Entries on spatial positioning
┏━━
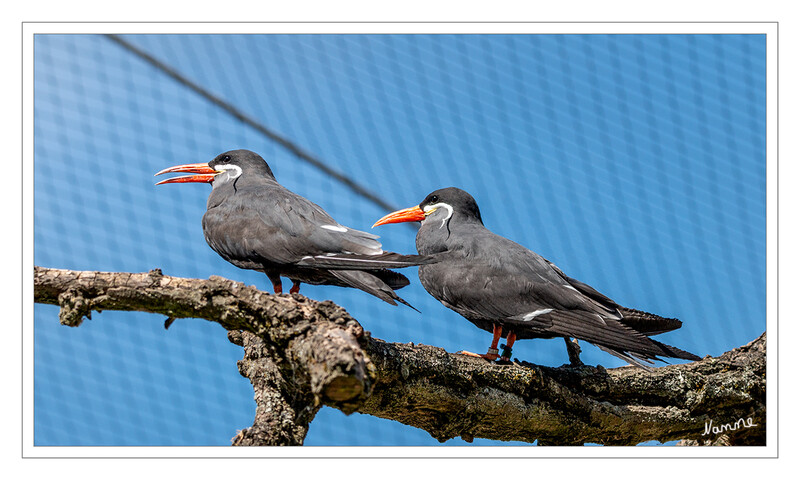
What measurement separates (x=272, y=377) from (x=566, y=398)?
4.41ft

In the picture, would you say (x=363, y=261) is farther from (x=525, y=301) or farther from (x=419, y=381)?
(x=525, y=301)

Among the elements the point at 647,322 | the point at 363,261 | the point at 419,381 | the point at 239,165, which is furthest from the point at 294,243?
the point at 647,322

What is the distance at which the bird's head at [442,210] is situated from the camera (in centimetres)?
477

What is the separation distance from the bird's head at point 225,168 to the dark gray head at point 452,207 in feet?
3.36

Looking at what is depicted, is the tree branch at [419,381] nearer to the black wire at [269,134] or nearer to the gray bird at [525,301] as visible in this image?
the gray bird at [525,301]

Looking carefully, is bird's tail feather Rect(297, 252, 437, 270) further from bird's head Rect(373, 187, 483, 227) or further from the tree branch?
bird's head Rect(373, 187, 483, 227)

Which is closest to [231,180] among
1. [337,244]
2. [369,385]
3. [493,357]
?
[337,244]

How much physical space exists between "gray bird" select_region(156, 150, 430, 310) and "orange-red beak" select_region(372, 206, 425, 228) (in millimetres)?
771

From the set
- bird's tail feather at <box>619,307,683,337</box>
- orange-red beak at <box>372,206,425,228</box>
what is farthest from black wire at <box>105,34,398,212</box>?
bird's tail feather at <box>619,307,683,337</box>

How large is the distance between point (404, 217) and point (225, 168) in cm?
115

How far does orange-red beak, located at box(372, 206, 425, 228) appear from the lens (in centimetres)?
497

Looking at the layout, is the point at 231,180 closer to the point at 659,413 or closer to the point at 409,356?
the point at 409,356

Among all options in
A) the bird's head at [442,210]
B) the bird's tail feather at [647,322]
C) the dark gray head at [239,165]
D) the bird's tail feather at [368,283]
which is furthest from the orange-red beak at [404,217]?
the bird's tail feather at [647,322]

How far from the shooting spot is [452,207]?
4781 mm
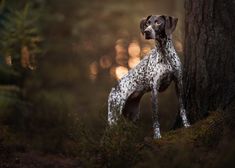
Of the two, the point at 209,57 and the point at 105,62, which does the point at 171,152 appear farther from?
the point at 105,62

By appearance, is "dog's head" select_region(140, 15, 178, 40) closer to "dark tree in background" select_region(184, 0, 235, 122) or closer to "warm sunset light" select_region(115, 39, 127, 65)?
"dark tree in background" select_region(184, 0, 235, 122)

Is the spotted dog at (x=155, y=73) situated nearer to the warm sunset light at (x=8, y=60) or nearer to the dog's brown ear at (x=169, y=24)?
the dog's brown ear at (x=169, y=24)

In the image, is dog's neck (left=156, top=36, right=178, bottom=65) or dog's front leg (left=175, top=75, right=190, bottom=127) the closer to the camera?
dog's neck (left=156, top=36, right=178, bottom=65)

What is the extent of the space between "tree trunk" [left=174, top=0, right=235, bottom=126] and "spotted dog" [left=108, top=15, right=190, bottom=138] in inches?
12.5

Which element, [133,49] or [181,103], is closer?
[181,103]

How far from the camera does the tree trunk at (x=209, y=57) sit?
7.86 meters

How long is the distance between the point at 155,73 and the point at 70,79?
12.2m

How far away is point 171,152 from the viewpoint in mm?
6109

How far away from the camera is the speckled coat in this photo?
7.71 m

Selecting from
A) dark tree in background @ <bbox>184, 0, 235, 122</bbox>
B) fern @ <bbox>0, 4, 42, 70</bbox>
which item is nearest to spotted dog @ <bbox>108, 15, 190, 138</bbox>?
dark tree in background @ <bbox>184, 0, 235, 122</bbox>

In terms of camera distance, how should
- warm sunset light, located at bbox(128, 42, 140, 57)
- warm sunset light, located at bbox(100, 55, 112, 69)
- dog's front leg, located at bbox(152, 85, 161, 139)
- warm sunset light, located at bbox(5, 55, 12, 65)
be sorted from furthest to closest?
warm sunset light, located at bbox(100, 55, 112, 69)
warm sunset light, located at bbox(128, 42, 140, 57)
warm sunset light, located at bbox(5, 55, 12, 65)
dog's front leg, located at bbox(152, 85, 161, 139)

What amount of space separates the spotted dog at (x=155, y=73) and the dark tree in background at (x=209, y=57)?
0.31 metres

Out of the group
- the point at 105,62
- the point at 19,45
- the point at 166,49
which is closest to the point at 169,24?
the point at 166,49

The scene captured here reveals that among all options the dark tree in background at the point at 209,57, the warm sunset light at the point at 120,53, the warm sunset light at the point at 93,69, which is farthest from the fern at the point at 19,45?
the warm sunset light at the point at 120,53
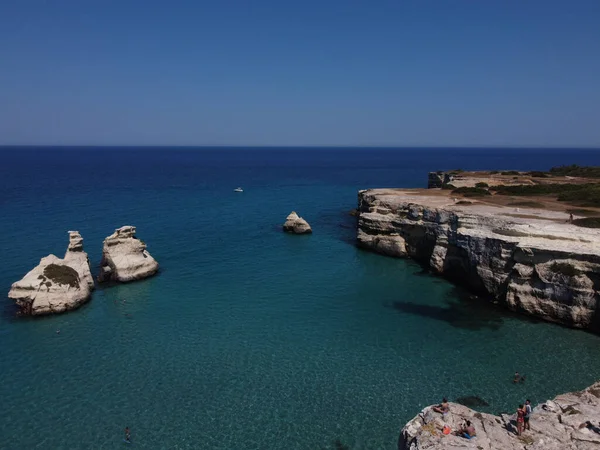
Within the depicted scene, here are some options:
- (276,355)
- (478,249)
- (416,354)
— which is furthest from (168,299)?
(478,249)

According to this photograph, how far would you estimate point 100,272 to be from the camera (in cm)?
4453

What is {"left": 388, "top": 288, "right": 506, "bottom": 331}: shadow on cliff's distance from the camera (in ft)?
115

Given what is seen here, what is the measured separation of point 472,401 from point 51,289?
112 ft

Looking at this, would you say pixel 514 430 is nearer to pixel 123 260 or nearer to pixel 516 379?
pixel 516 379

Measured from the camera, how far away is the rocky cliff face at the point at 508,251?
33.2m

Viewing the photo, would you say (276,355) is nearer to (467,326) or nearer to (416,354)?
(416,354)

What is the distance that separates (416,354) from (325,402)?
8.62m

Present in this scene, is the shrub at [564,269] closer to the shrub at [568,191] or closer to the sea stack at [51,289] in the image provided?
the shrub at [568,191]

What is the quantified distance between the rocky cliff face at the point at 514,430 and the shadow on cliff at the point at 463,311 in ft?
52.0

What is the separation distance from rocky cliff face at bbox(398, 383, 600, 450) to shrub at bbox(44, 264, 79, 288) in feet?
106

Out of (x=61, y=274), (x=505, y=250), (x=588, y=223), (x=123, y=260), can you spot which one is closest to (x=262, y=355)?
(x=61, y=274)

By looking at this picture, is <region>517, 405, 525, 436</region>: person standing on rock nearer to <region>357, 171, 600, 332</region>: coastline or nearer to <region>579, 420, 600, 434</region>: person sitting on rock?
<region>579, 420, 600, 434</region>: person sitting on rock

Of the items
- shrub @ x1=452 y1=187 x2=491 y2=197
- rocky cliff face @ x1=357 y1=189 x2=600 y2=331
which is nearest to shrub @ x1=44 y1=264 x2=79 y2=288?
rocky cliff face @ x1=357 y1=189 x2=600 y2=331

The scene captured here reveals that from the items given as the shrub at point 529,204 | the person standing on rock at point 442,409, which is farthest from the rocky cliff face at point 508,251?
the person standing on rock at point 442,409
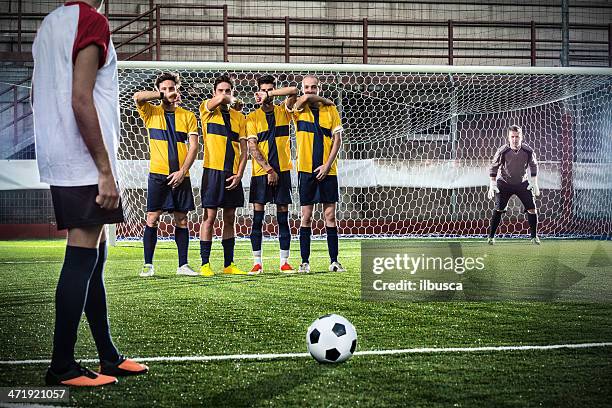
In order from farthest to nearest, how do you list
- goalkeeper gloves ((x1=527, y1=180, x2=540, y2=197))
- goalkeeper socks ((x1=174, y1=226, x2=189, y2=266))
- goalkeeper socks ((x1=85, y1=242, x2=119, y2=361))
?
goalkeeper gloves ((x1=527, y1=180, x2=540, y2=197)) < goalkeeper socks ((x1=174, y1=226, x2=189, y2=266)) < goalkeeper socks ((x1=85, y1=242, x2=119, y2=361))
┗━━
Rewrite the material from the line containing "Measured from the" through the end, replacing "coastline" with "shoreline" and keeping everything else the same. Leave the pictures out of your answer.

Measured from the camera, how far away is the rocky cliff face at the point at 508,251?
33.2m

Viewing the photo, would you say (276,355) is nearer to (467,326) or nearer to (416,354)?
(416,354)

What is the distance that separates (416,354) from (325,402)?
8.62m

Present in this scene, is the shrub at [564,269] closer to the shrub at [568,191] or closer to the sea stack at [51,289] in the image provided?
the shrub at [568,191]

What is the quantified distance between the rocky cliff face at the point at 514,430 and the shadow on cliff at the point at 463,311 in ft?
52.0

What is the separation distance from rocky cliff face at bbox(398, 383, 600, 450) to shrub at bbox(44, 264, 79, 288) in feet?
106

Out of (x=61, y=274), (x=505, y=250), (x=588, y=223), (x=123, y=260), can you spot which one is closest to (x=262, y=355)?
(x=61, y=274)

By looking at this picture, is <region>517, 405, 525, 436</region>: person standing on rock nearer to <region>357, 171, 600, 332</region>: shoreline or nearer to <region>579, 420, 600, 434</region>: person sitting on rock?
<region>579, 420, 600, 434</region>: person sitting on rock

Of the items
- shrub @ x1=452 y1=187 x2=491 y2=197
- rocky cliff face @ x1=357 y1=189 x2=600 y2=331
which is nearest to shrub @ x1=44 y1=264 x2=79 y2=288?
rocky cliff face @ x1=357 y1=189 x2=600 y2=331

The scene captured here reveals that from the items given as the shrub at point 529,204 | the person standing on rock at point 442,409, which is farthest from the rocky cliff face at point 508,251?
the person standing on rock at point 442,409
In order from farthest to nearest, how do you list
- goalkeeper gloves ((x1=527, y1=180, x2=540, y2=197))
- goalkeeper socks ((x1=174, y1=226, x2=189, y2=266))
- goalkeeper socks ((x1=85, y1=242, x2=119, y2=361))
?
goalkeeper gloves ((x1=527, y1=180, x2=540, y2=197)) < goalkeeper socks ((x1=174, y1=226, x2=189, y2=266)) < goalkeeper socks ((x1=85, y1=242, x2=119, y2=361))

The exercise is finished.